In February 2015, David wrote:
Image
A close up view of the heritage lanterns, which we may see used again when the recently removed brackets are refurbished and reinstalled by the local council.

I expressed surprise in my original post (December 2014) that the Z8430CMs had not been in light for "at least the past 15 years", according to the newspaper report. That would have meant they hadn't been in light since at least 1999. The other day I found this newspaper cutting from February 2006 – less than nine years before the brackets were chopped:

Image

This report states that "a number of the lights" had not been working since at least October 2005 creating "dark areas" along the top promenade. This suggests to me that the lighting was clearly failing around this time, but also that a number of the lanterns were still in light, else the local councillor would have reported that the top promenade was in complete darkness!

Noting that the brackets were chopped just under nine years later (in December 2014), the article suggests the lighting failed altogether or was intentionally disconnected from the power supply either in 2006 or shortly afterwards. This is more in keeping with my own thoughts as to the length of time the lanterns had been out of light, i.e. comfortably under 10 years, and certainly not 15 years or more.

So what would these ultra-rare mercury-running top-entry Z8430CMs look like if they were in light?

Image
This "day burning" photograph was taken in February 2020, but it is sadly nothing more than an optical illusion – in this case the light of a low winter sun is pouring into the side of the lanterns' bowls. This is the only real photograph I have of these lanterns in light, from 25 years ago:

In December 2014, David wrote:
Image
Thankfully a dig around in my own photo archive revealed this photograph of the clifftop path in January 1995. The Revo Clactons and top-entry GEC Z8430CMs are shown in light. As the lanterns had always ran mercury, I think the rogue SON lamp persuaded me to stop and take this photograph.

Being a collector of old street lights, and noting that the top-entry Z8430CM was an intergral part of Clacton sea front for many years but were rarely installed elsewhere around the country, I had resigned myself to the fact that the closest I would get to owning one would be obtaining an example of the far more popular side-entry version (also popular in Clacton), and this was fulfilled when Harrison Lighting discovered some unsold stock of these back in 2009 (along with some REVO Prefects if I recall correctly). This never-installed example entered into the collection accordingly:

Image
A new old stock GEC Z8430CM purchased from Harrison Lighting in May 2009. This photograph was taken in July 2010.

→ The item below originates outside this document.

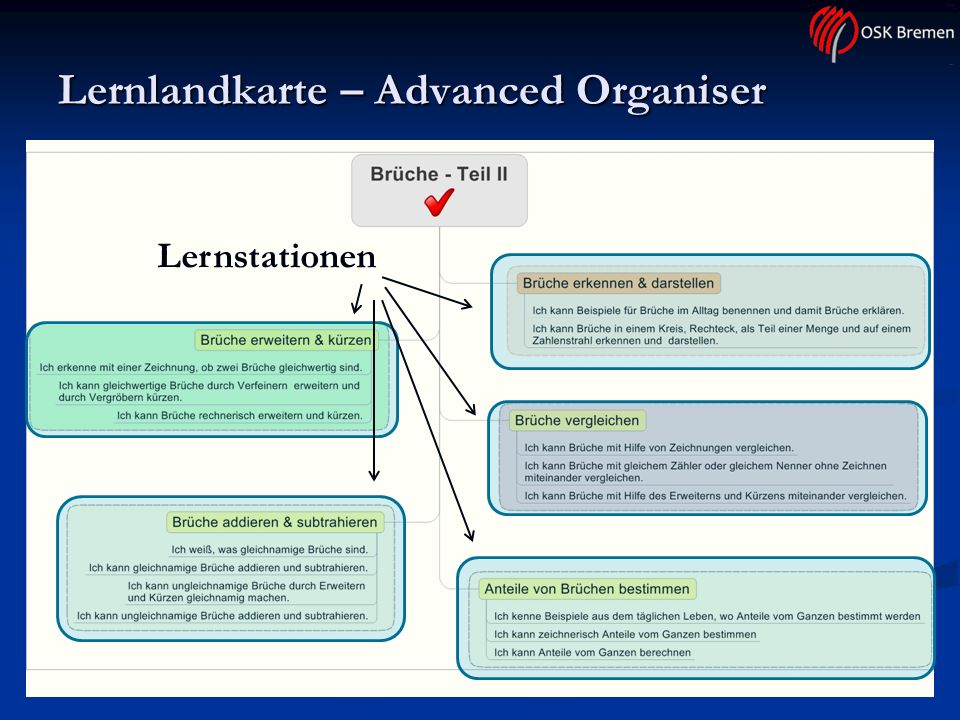 Lernlandkarte – Advanced Organiser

Imagine my surprise when 10 years later, I was contacted out of the blue by the legendary rescuer of old street lights John Thompson who had spotted that three top-entry Z8430CMs were being sold by someone who lived in my home town of Colchester. My immediate fear was that these three lanterns were the three that appear in the first picture of this post, but this was thankfully not the case and street lighting enthusiasts can still enjoy seeing at least three top-entry Z8430CMs installed along Clacton sea front to this day. John was successful in his endeavours and I was able to collect the lanterns a few days later.

Image
Three top-entry Z8430CMs obtained by John Thompson last year. Photograph taken in May 2019. I understand that they used to be installed on the side of, or inside a warehouse on Ipswich docks over the border in Suffolk.

Image
Although I purchased "lantern 3" in the photograph above from John (unlike the other two, it look liked it had been stored in a ditch!), it cleaned up really well, and it is fabulous to have another jigsaw piece from Clacton’s rich lighting history in the collection. This photograph was taken in June 2019.

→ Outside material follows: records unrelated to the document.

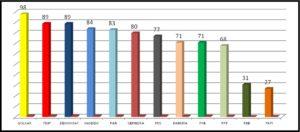 Tabel 2 - Dok. JPPR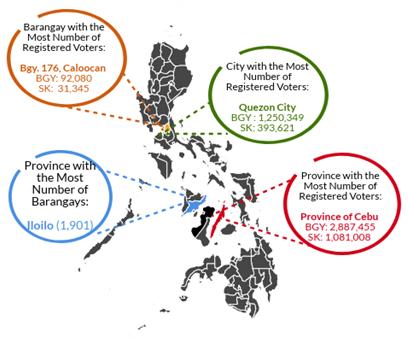 Quick statistics Barangay Elections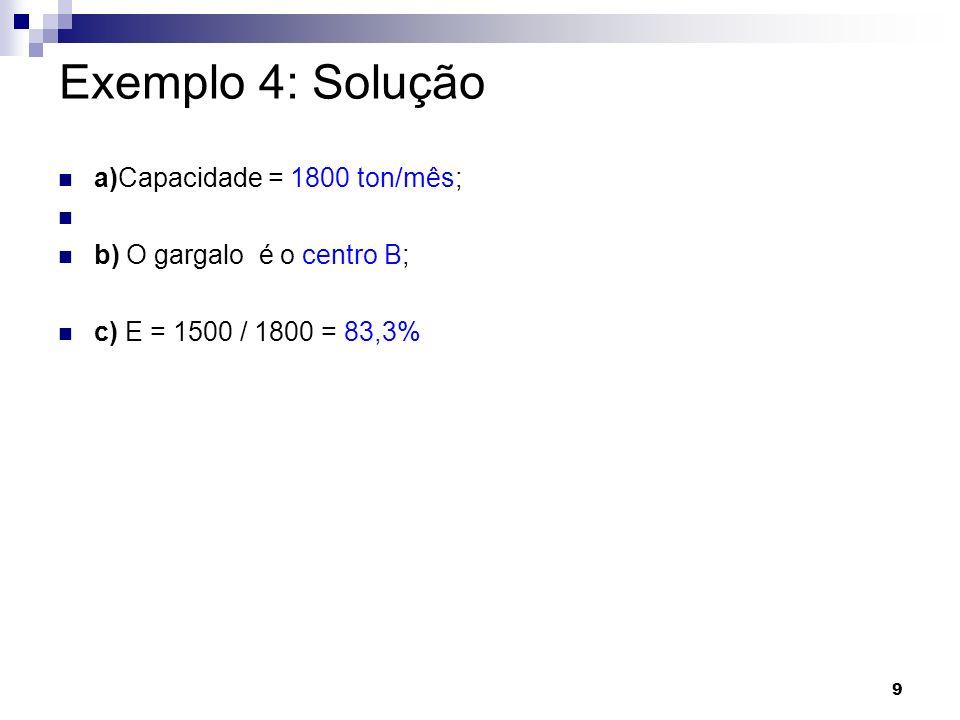Exemplo 4: Solução a)Capacidade = 1800 ton/mês;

And back in Clacton itself, it is also great to report that all is not lost – Tendring District Council have two intact original “REVO Clacton” brackets that they can reference in any future restoration of the brackets that were removed in 2014, and these are also in plain sight of a faithful earlier restoration of identical brackets undertaken by the Council in the 1990s.


Last edited by jamesbrf on Thu May 07, 2020 8:38 pm, edited 1 time in total.

Top
 Profile  
 
PostPosted: Sun May 03, 2020 9:02 pm 
Offline
Member
User avatar

Joined: Thu Nov 12, 2009 8:46 pm
Posts: 539
Images: 11
Location: Colchester, Essex
Thank you for your kind comments once again Phosco152. Here is a further update from Colchester's Dutch Quarter.

In April 2020, David wrote:
Image
My road - St. Peter's Street - is still (mercifully for now) untouched by LED. It is the Dutch Quarter's main access road and benefitted from being widened in the 1970s, so it's atypical of the Dutch Quarter's narrow Roman streets.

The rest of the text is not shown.